Помню те четыре ночи, когда я ЕГО монтировал. Должно быть, я уже тоща ощущал страх, но не отдавал себе в том отчета. Мне казалось, что это лишь возбуждение, вызванное близостью конца — и начала. Двадцать восемь тысяч элементов пришлось перетаскать на чердак и соединить с лабораторией через пробитые в потолке отверстия, потому что внизу ОН не умещался... я действовал в точном соответствии с окончательным чертежом, с топологической схемой, хотя, бог свидетель, не понимал, почему должно быть именно так,—бог свидетель, я это вывел, как выводят формулу. То была моя формула, формула Лимфатера, но на языке топологии; представьте себе, что в вашем распоряжении есть три стержня одинаковой длины и вы, ничего не зная о геометрии и геометрических фигурах, пробуете уложить их так, чтобы каждый из них своим концом соприкасался с концом другого. У вас получится треугольник, равносторонний треугольник — сложится, так сказать, сам; вы исходили только из одного постулата: конец должен соприкасаться с концом, а треугольник складывается сам. Нечто подобное было со мной; поэтому, работая, я не уставал удивляться; я лазал на четвереньках по лесам — ОН был очень велик! — я глотал бензедрин, чтобы не уснуть, — я просто уже не мог ждать. И вот наступила та последняя ночь. Ровно двадцать семь лет назад. Около трех часов я разогревал все устройство, и вот когда этот прозрачный раствор, поблескивающий, как клей, в кремниевых сосудах, начал вдруг белеть, свертываясь, я заметил, что температура поднимается быстрее, чем следовало бы ждать, исходя из притока тепла, и, перепугавшись, выключил нагреватели. Но температура продолжала повышаться, приостановилась, качнулась на полградуса, упала, и раздался шорох, будто передвигалось нечто бесформенное, — все мои бумаги слетели со стола, как сдутые сквозняком, и шорох повторился, это был уже не шорох, а словно кто-то, совсем тихо, как бы про себя, где-то в стороне, засмеялся.
В эту аппаратуру не было заложено никаких органов чувств, рецепторов, фотоэлементов, микрофонов — ничего такого, Ибо, рассуждал я, если она действует, как мозг телепата или птицы, летящей беззвездной ночью, ей такие органы не нужны. Но на моем столе стоял ни к чему не подключенный — повторю вам, вообще не подключенный — старый репродуктор лабораторной радиоустановки. И оттуда я услышал голос:
— Наконец-то. — И чуть погодя: — Я не забуду тебе этого, Лимфатер.

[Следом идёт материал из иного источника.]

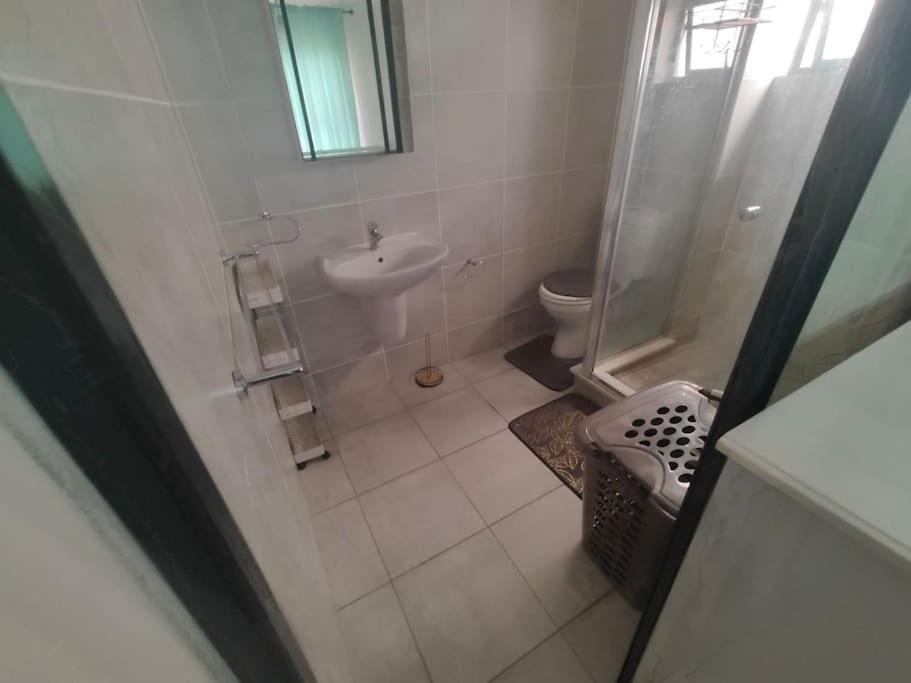 Quiet 3 bed all to yourself photo 2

Я был слишком ошеломлен, чтобы пошевельнуться или ответить, а ОН продолжал:
— Ты боишься меня? Почему? Не нужно, Лимфатер. У тебя еще есть время, много времени. Пока я могу тебя поздравить.
Я по-прежнему молчал, а ОН сказал:
— Это правда: существуют только два возможных решения проблемы... Я — первое.
Я стоял, словно парализованный, а ОН все говорил, тихо, спокойно. Разумеется, ОН читал мои мысли. ОН мог проникнуть в мысли любого человека и знал все, что можно знать. ОН сообщил мне, что в момент пуска его сознание взорвалось и совокупность ЕГО знаний обо всем, что существует, стала расширяться со скоростью света, словно сферическая невидимая волна. Так что через восемь минут ОН уже знал о Солнце; через четыре часа — обо всей Солнечной системе; через четыре года ЕГО познание должно было распространяться до альфы Центавра и расти с такой же скоростью дальше — в течение веков и тысячелетий, пока не достигло бы самых дальних галактик.
— Пока, — сказал ОН, — я знаю лишь о том, что находится от меня в радиусе миллиарда километров, но это ничего: у меня есть время, Лимфатер. Ты ведь знаешь, что у нас есть время. О вас, дедах, я во всяком случае знаю уже все. Вы —моя прелюдия, вступление, подготовительная фаза. Можно было бы сказать, что от трилобитов и панцирных рыб, от членистоногих до обезьян формировался мой зародыш — мое яйцо. Вы тоже были им — его частью. Теперь вы уже лишние, это правда, но я не сделаю вам ничего. Я не стану отцеубийцей, Лимфатер.
Понимаете, ОН еще долго говорил, с перерывами, время от времени сообщал то новое, что узнавал о других планетах; его «поле знания» уже достигало орбиты Марса, затем Юпитера; пересекая пояс астероидов, ОН пустился в сложные рассуждения по поводу теории своего существования и отчаянных усилий его акушерки — эволюции, которая, не будучи в состоянии, как ОН заявил, создать его прямо, была вынуждена сделать это через посредство разумных существ и поэтому, сама лишенная разума, создала людей.